Mar. 21st, 2008


[info]at_mods

Setting: Boston in After Tomorrow

When the rift opened at MIT on January 10, 2009, Boston and its suburbs were quickly evacuated. This proved fortunate, for when the rift accelerated global warming and the polar ice caps began to melt, much of Boston was flooded. The storms that followed caused even more destruction, virtually leveling the downtown area and collapsing the subway system. The John Hancock Tower and the Prudential Center, which dominated Boston's skyline, both toppled. The Museum of Science and the Aquarium were swallowed by the waters, as was part of Boston Garden. When the waters receded, Boston Commons and the Public Gardens grew at an incredible rate, overrunning their boundaries and turning the area into a virtual wilderness.

The few people that remained in Boston by this point vanished as the portals opened, leaving the city empty -- until the portals reopened and transported new people to the area. The floods and storms had left the city devastated. Major roadways were collapsed or blocked by rubble, cutting of parts of the city from each other.

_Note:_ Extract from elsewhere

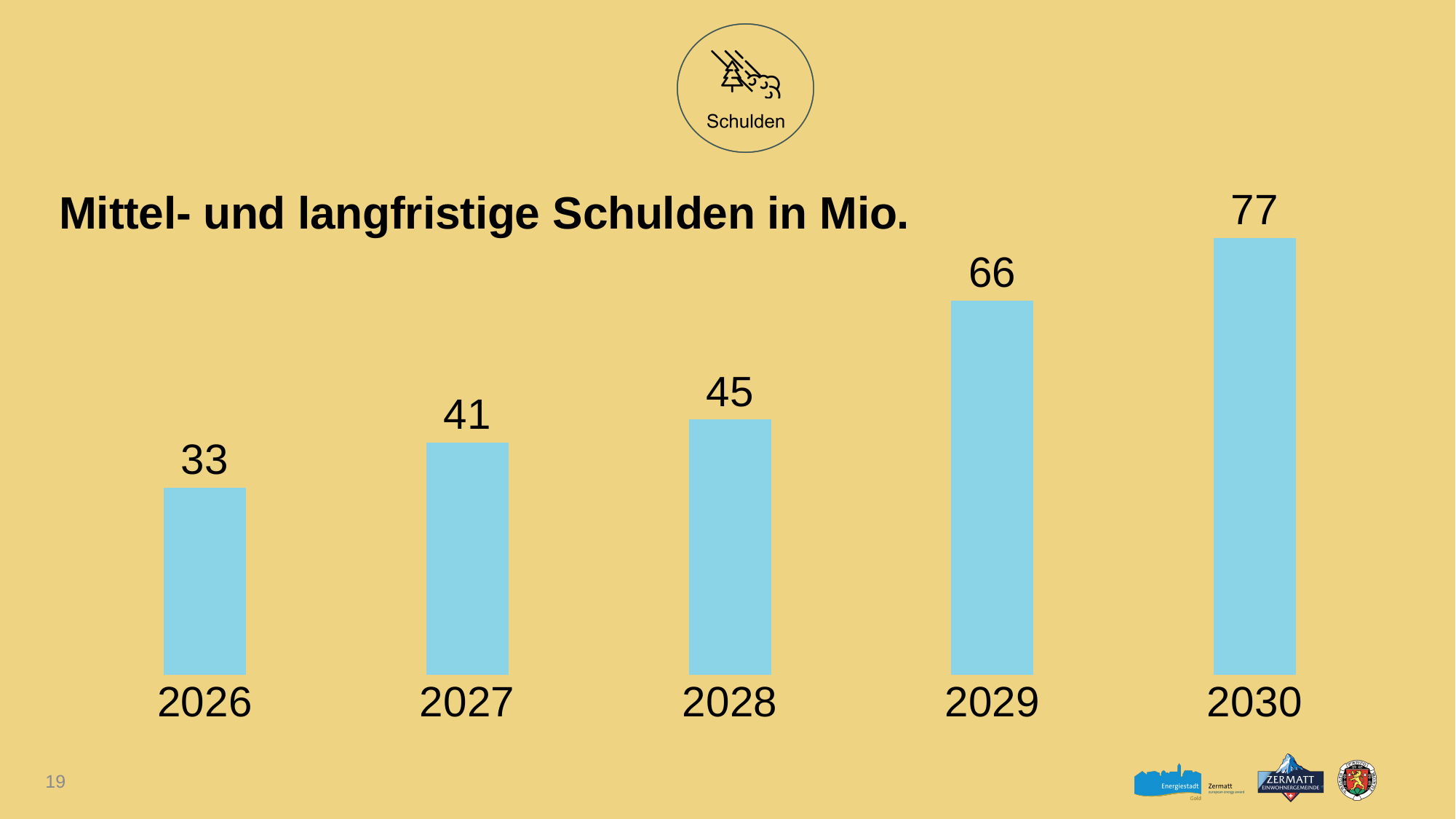
What is the title of the chart? Mittel- und langfristige Schulden in Mio. What is the difference between the values for 2030 and 2026? 44 What is the difference between the values for 2029 and 2028? 21 Which year has the lowest value? 2026 How many years are shown in the chart? 5 Do the values rise or fall from 2026 to 2030? rise What is the value for 2028? 45 Which year has the highest value? 2030 What is the value for 2026? 33 What is the value for 2030? 77 Which is larger, the value for 2027 or the value for 2029? 2029 What kind of chart is shown? bar chart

There are three major areas where people have gathered, largely depending on where the portals deposited them. Special teams from the United States and Britain were sent to Boston as well, congregating at MIT, ground zero of the disaster.

MIT
The Massachusetts Institute of Technology rests on the banks of the Charles River, but the force of the rift kept the campus from being flooded entirely by the rising waters. Subsequent storms and blizzards did some damage, however, but most buildings remain habitable. Memorial Drive and the Harvard Bridge were lost to the storms and floods. The third and fourth floors of the Green Center for Physics were destroyed when the rift opened, and the nearby buildings suffered structural damage as well.

UMass Boston
The University of Massachusetts Boston suffered considerably more damage from the flooding, but once the waters receded, some buildings were still left standing. The Campus Center, Wheatley Hall, and the JFK Museum are all submerged. The top floors of the Science Center and Healey Library are relatively intact, and while the Columbia-Harbor Point Apartment Housing Complex suffered a great deal of water damage, the apartments are mostly habitable.

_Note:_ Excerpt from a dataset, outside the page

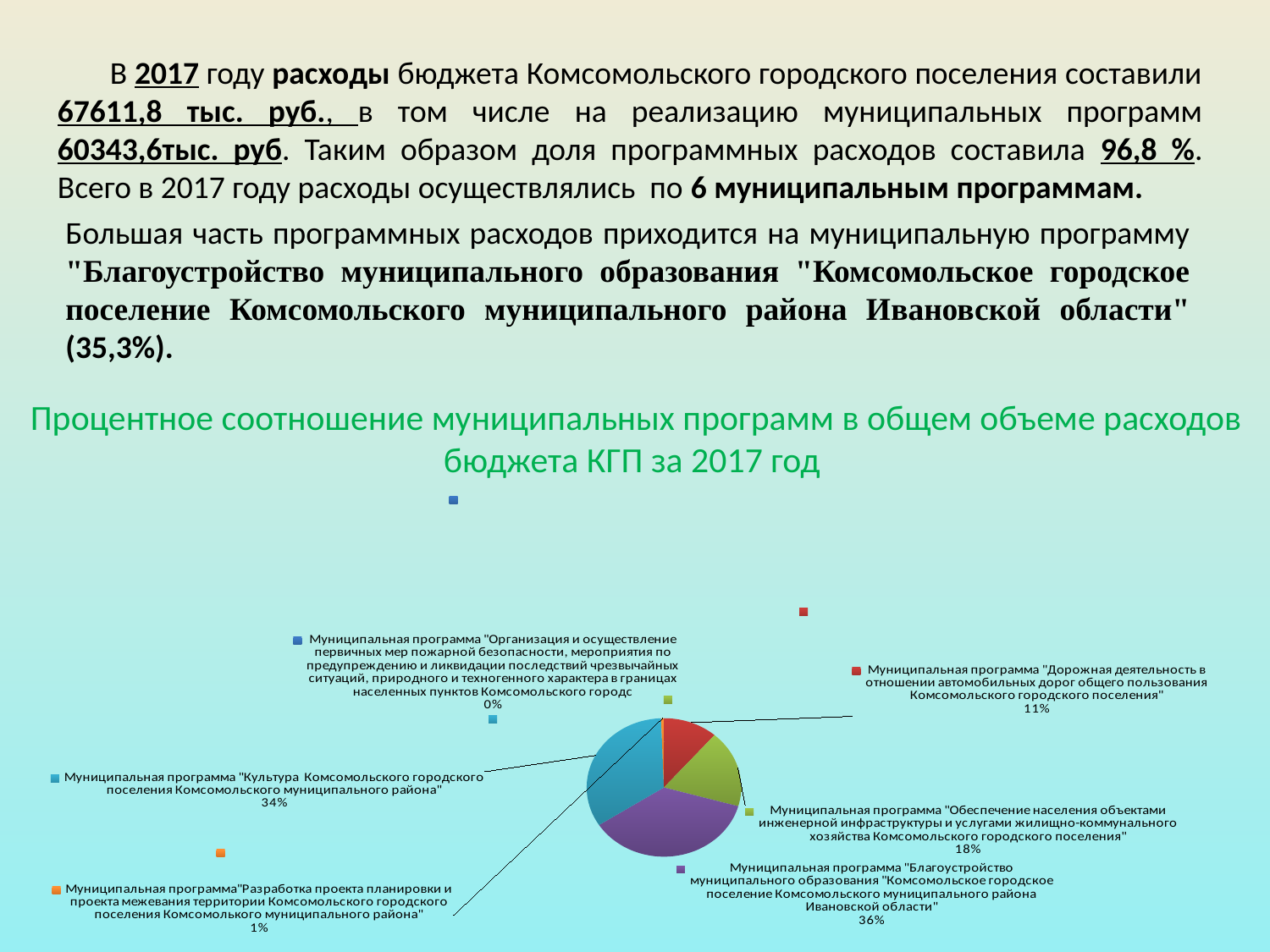
Which municipal programme has the largest share of the pie? Благоустройство муниципального образования "Комсомольское городское поселение Комсомольского муниципального района Ивановской области" (36%) What is the title of the pie chart? Процентное соотношение муниципальных программ в общем объеме расходов бюджета КГП за 2017 год What is the difference in percentage points between the share for the "Благоустройство" programme and the "Культура" programme? 2% What share is shown for the municipal programme "Обеспечение населения объектами инженерной инфраструктуры и услугами жилищно-коммунального хозяйства Комсомольского городского поселения"? 18% What share is shown for the municipal programme "Дорожная деятельность в отношении автомобильных дорог общего пользования Комсомольского городского поселения"? 11% What share is shown for the municipal programme "Разработка проекта планировки и проекта межевания территории Комсомольского городского поселения Комсомольского муниципального района"? 1% What share of the pie is labelled for the municipal programme "Благоустройство муниципального образования "Комсомольское городское поселение Комсомольского муниципального района Ивановской области""? 36% Which municipal programme has the smallest share of the pie? Организация и осуществление первичных мер пожарной безопасности... (0%) How many municipal programmes (slices) are labelled in the pie chart? 6 What share is shown for the municipal programme "Культура Комсомольского городского поселения Комсомольского муниципального района"? 34% Which share is larger: the "Дорожная деятельность" programme or the "Обеспечение населения объектами инженерной инфраструктуры" programme? Обеспечение населения объектами инженерной инфраструктуры (18%) What kind of chart is shown on the slide? pie chart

The Back Bay Fens/Northeastern University
The Back Bay area was largely built on a landfill. Further inland than MIT or UMass, it did not suffer nearly as much flooding damage, but a good deal of the landfill collapsed, destroying buildings and making roads impassable. The Museum of Fine Arts still stands, but the Longwood Medical Center is in ruins, collapsed into salty marshes. The YMCA remains habitable.